Sunday 23 May 2010

New Age, Pentecost, Shaftesbury


I don’t think I’ve ever told you all this, but I once went out for a drink with a witch. I don’t know if you’ve ever seen a witch and a priest out together for a drink, it’s not a common sight. But a few years ago I stumbled across an old school friend of mine I’d not seen in 20 years, and we went for a drink. Now, admittedly, you wouldn’t have recognised her as a witch, she’d left her hat and broomstick at home. But she nonetheless attempted to convince of the pagan art of Wicca: crystals, magic numbers, and star signs. And I explained that at best that was all a lot of baloney, and at worst it is an invitation to devil to enter your life, and that either way anyone who had been to a Catholic school the way we both had should have known better. I explained that I believed in Jesus instead.
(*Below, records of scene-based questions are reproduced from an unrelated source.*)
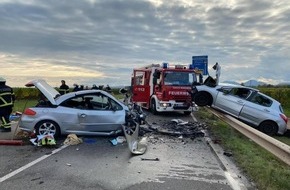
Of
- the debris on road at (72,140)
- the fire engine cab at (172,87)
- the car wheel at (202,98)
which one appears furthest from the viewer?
the fire engine cab at (172,87)

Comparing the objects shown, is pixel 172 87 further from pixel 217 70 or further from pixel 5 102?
pixel 5 102

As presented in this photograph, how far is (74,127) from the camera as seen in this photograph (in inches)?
400

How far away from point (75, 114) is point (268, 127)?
26.8 feet

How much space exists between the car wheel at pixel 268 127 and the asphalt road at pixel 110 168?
527cm

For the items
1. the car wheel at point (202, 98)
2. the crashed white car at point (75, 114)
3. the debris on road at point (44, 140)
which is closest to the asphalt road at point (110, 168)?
the debris on road at point (44, 140)

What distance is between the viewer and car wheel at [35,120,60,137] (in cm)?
997

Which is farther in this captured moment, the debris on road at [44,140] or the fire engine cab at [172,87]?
the fire engine cab at [172,87]

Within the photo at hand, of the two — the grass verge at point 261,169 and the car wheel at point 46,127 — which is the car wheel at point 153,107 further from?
the car wheel at point 46,127

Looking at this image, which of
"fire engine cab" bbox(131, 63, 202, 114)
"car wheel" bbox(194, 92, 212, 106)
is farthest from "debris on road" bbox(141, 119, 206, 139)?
"fire engine cab" bbox(131, 63, 202, 114)

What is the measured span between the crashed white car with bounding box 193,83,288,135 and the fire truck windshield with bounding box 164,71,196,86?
3.44 m

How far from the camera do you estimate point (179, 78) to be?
17.9 metres

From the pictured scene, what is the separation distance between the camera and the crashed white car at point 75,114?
393 inches

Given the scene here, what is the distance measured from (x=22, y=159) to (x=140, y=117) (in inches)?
167

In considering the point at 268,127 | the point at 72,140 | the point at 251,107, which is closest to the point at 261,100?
the point at 251,107
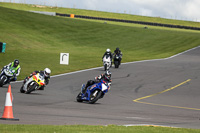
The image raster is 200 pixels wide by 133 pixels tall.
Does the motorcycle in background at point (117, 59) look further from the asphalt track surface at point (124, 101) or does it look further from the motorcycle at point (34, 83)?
the motorcycle at point (34, 83)

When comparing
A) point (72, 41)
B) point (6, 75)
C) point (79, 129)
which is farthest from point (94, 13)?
point (79, 129)

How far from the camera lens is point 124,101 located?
18.3 m

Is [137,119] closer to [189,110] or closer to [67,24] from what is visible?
[189,110]

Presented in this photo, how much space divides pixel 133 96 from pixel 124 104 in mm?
3016

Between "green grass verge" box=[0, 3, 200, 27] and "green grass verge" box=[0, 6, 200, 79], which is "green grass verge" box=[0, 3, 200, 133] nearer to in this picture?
"green grass verge" box=[0, 6, 200, 79]

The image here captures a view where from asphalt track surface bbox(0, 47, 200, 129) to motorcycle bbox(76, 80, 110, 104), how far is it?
294mm

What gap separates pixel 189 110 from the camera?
55.1 ft

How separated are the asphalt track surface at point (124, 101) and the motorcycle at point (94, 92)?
29 cm

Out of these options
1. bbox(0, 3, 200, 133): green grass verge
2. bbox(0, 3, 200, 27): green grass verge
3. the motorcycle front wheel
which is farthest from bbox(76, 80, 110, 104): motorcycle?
bbox(0, 3, 200, 27): green grass verge

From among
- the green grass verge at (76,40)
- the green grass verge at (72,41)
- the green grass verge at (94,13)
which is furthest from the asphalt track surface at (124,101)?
the green grass verge at (94,13)

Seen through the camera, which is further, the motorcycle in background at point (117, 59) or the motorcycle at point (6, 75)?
the motorcycle in background at point (117, 59)

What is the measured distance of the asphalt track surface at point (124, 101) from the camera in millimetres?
12148

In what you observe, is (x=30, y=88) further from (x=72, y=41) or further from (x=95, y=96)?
(x=72, y=41)

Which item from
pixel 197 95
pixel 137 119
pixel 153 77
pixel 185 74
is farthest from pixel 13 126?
pixel 185 74
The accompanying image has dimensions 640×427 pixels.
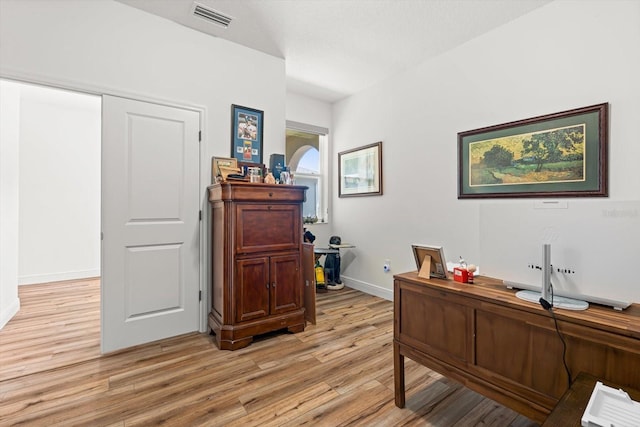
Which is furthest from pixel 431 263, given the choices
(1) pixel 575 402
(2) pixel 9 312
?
(2) pixel 9 312

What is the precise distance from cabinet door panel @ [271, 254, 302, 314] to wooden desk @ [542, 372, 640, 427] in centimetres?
218

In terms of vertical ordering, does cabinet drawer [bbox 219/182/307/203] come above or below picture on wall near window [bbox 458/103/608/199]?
below

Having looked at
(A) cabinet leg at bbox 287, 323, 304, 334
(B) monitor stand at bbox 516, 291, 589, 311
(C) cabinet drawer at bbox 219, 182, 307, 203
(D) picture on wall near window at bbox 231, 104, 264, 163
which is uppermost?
(D) picture on wall near window at bbox 231, 104, 264, 163

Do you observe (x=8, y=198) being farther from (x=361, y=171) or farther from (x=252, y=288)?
(x=361, y=171)

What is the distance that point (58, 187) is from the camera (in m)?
4.87

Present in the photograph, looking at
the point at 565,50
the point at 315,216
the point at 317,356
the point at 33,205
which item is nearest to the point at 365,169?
the point at 315,216

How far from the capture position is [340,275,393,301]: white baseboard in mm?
3893

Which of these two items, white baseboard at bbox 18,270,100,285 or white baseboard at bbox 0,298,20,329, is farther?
white baseboard at bbox 18,270,100,285

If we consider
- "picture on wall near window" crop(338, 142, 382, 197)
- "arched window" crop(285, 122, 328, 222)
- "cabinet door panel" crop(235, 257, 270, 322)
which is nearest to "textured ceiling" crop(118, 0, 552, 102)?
"picture on wall near window" crop(338, 142, 382, 197)

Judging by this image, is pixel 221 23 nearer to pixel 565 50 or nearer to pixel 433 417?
pixel 565 50

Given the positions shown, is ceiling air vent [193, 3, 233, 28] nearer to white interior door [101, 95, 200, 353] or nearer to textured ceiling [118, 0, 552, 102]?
textured ceiling [118, 0, 552, 102]

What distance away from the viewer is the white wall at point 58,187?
462cm

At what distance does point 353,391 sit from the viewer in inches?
77.0

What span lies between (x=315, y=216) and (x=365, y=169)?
118cm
When most of us were growing up, the only place you heard of witches was in fairy tales. But now, much the amazement of many of us, the old pagan superstitions are very much on the rise. Any bookshop will offer you a large range of such occult books and products, even if they fail to provide a single Bible. It’s all a perfect example of G.K. Chesterton’s old saying that: when people stop believing in God, it’s not that they come to believe in nothing, but that they end up believing in ANYTHING.
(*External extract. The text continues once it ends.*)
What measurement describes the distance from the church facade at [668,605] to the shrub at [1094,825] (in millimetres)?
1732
Modern witchcraft and the occult has a big attraction for many people today, in part, I think, because it offers a type of religion without any commitments, no demands.
We, however, as Catholics, need to be clear that this is not OUR religion, it’s not the truth. And we have to choose between superstition and the one true God.
Faith is in a person: Jesus Christ, not in numbers, stars and dates –Scripture condemns all these –they all attempts to control God, rather than trust in Him to control things for us.

Jesus is not like superstition –He is rational, sensible, trustworthy. And the Church puts forward rational reasons for us to have faith, reasons like the empty tomb to prove the Resurrection, like the design and order of the cosmos to prove the existence of God.

But what, you might be asking, does this have to do with the coming of the Holy Spirit at Pentecost, which is what we celebrate today? Well, it’s about the type of God that we believe the Holy Spirit to be.
A lot of the New Age books that you’ll find for sale among the New Age ‘Crystals’ will speak of spirits, and even of “The” Spirit. But it’s nothing like the Spirit we believe in. It is not the Spirit of Jesus Christ.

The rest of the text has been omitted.